TASK TO COMPLETE
Your task is to return the line containing "order: Rodentia" and each line after it through the end of the entries, exactly, with no other lines.

INPUT RECORDS: Begin

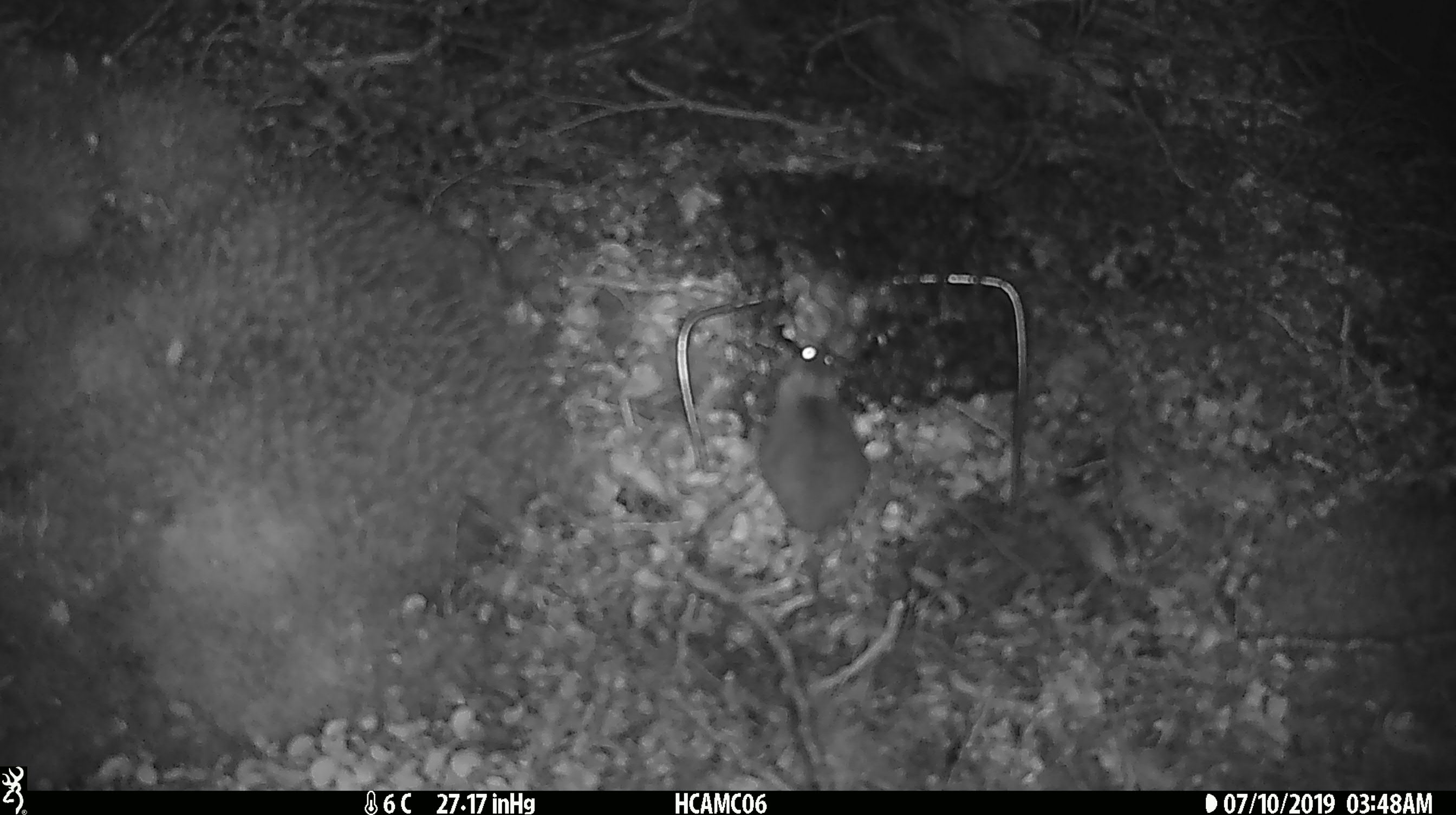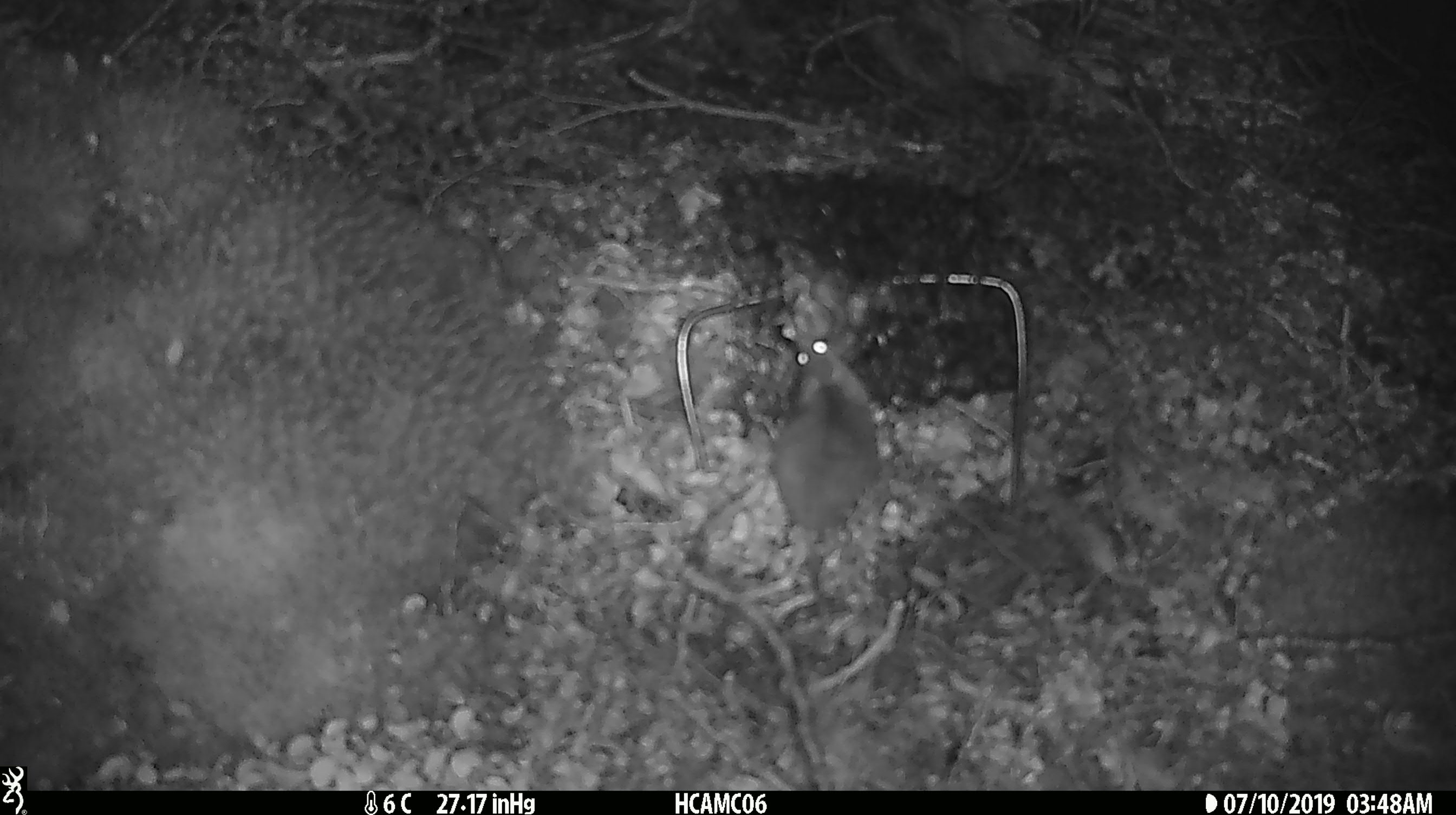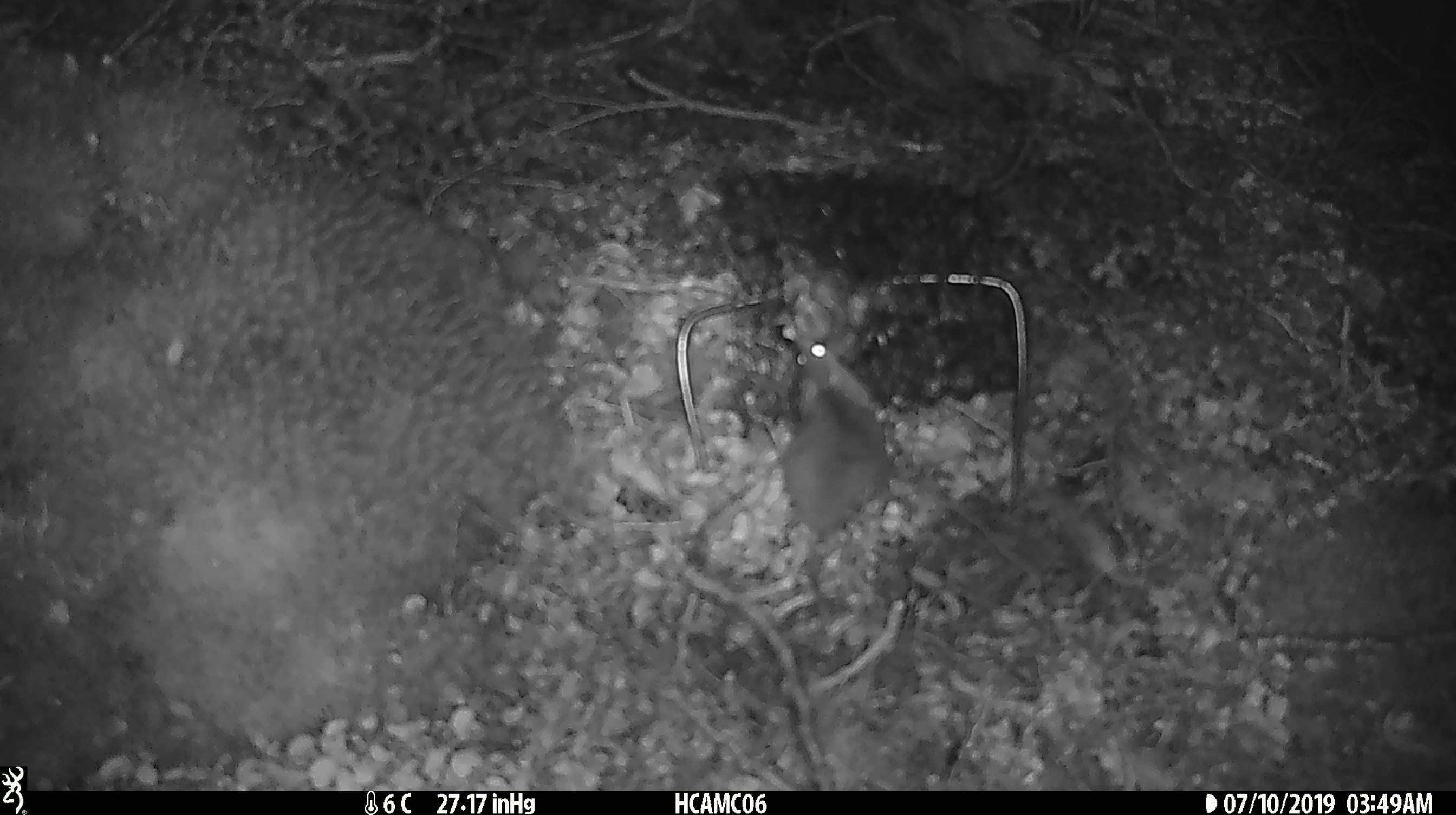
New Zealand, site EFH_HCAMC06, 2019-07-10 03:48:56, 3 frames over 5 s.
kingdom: Animalia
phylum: Chordata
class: Mammalia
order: Rodentia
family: Muridae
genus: Mus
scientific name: Mus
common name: mouse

INPUT RECORDS: End

EXERCISE ANSWER
order: Rodentia
family: Muridae
genus: Mus
scientific name: Mus
common name: mouse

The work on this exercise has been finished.